Figure 6. Specific Euc1‐Slx5 interactions are required for ub‐hotspots and Euc1 ubiquitylation.

Figure 6

  1. Euc1 Slx5‐binding mutations impair Euc1 ubiquitylation. His‐ubiquitin‐modified proteins were enriched by denaturing NiNTA‐PDs as described in Fig 4E. 3FLAG‐tagged Euc1 constructs were expressed from plasmids under the control of the ADH promoter. NiNTA‐PD eluates were probed with FLAG and ubiquitin (P4D1) antibodies. Whole cell lysates (input) were probed with FLAG and Dpm1 antibodies. Asterisk denotes a non‐specific band.
  2. The Slx5‐SIMs and Slx5‐Md are required for Euc1 ubiquitylation. NiNTA‐PDs for His‐ubiquitin as in (A).
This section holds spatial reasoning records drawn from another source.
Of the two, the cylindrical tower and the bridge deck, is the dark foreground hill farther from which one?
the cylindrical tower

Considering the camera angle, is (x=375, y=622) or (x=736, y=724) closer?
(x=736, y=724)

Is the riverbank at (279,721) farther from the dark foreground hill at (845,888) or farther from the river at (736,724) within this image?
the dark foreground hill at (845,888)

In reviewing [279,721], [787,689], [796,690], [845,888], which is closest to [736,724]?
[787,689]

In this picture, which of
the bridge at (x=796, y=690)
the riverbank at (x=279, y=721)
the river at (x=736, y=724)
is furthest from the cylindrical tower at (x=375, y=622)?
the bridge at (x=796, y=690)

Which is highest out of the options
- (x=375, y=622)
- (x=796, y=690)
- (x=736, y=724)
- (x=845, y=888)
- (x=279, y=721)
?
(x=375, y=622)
All strains expressed wild‐type 3FLAGEuc1 from plasmids under the ADH promoter and His‐ubiquitin. Slx5 constructs were expressed from plasmids under the control of the endogenous promoter. WBs were probed as described in (A), and Slx5‐levels were probed using an HA antibody. Slx5‐SIM*: SIMs 1–4 were mutated as described (Xie et al, 2010); for SIM5, aa 477–479 (IIV) were mutated to alanines. To avoid possible mislocalization by deletion of the Slx5‐Md, which overlaps with a putative NLS (Westerbeck et al, 2014), an N‐terminal NLS was fused to all constructs. See Appendix Fig S7C for HU complementation.
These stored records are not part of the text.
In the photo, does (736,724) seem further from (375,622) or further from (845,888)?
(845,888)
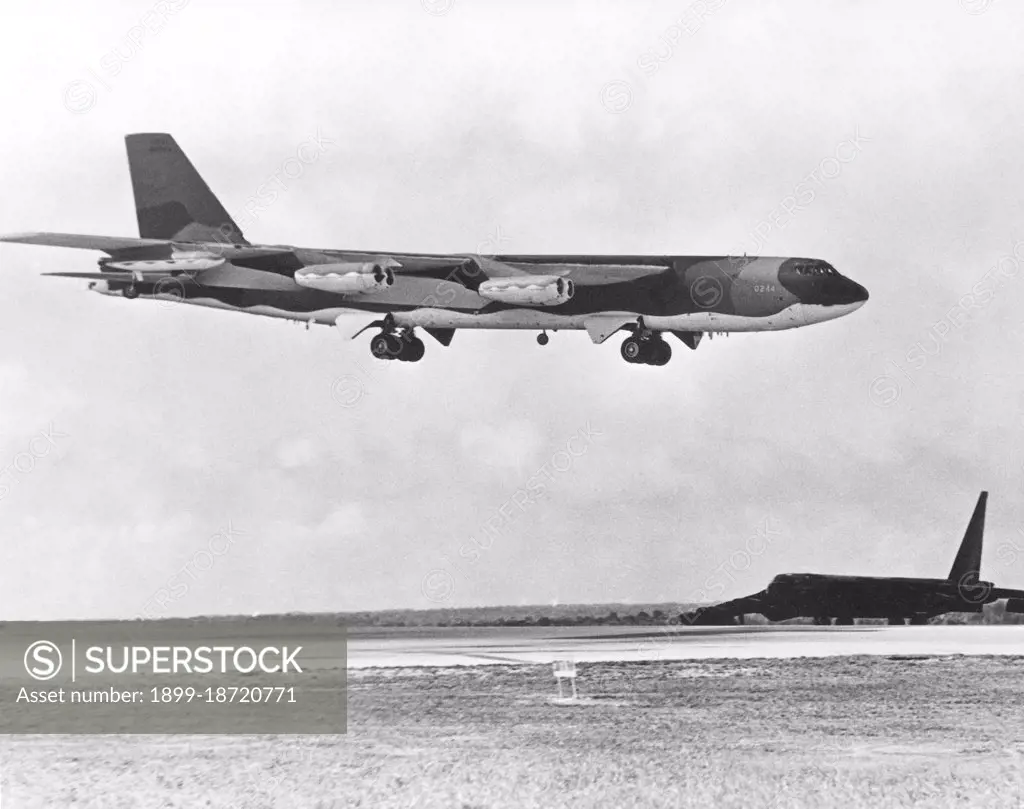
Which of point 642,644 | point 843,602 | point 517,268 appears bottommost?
point 642,644

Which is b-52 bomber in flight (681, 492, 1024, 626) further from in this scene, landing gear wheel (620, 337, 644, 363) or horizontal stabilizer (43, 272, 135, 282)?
horizontal stabilizer (43, 272, 135, 282)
  3. Euc1 Slx5‐binding mutations (SBM1/SBM2) reduce/abolish ub‐HSs and recruitment of Slx5 to ub‐HSs. ChIP‐qPCR for ub‐K48 (top) or Slx5 (using Slx5 antibody, bottom) in euc1∆ ubx5∆ cells expressing the indicated constructs from plasmids under the control of the EUC1 promoter. Data represent means ± SD (n = 3). See also Appendix Fig S7E–G.
  4. Slx5‐SIMs and the Slx5‐Md are required for the formation of ub‐HSs and recruitment of Slx5. ChIP‐qPCR for ub‐K48 (left) or Slx5 (anti‐HA ChIP, right) in ubx5∆ cells or slx5∆ ubx5∆ cells complemented with plasmids expressing the indicated Slx5 constructs under the control of the SLX5 promoter. Data represent means ± SD (n = 2). See also Appendix Fig S7H.
  5. Schematic model for the proposed sequence of events at ub‐hotspots. See main text (Discussion) for details. SIM: SUMO‐interacting motif, Md: middle domain, S: SUMO, Ub: ubiquitin.

Source data are available online for this figure.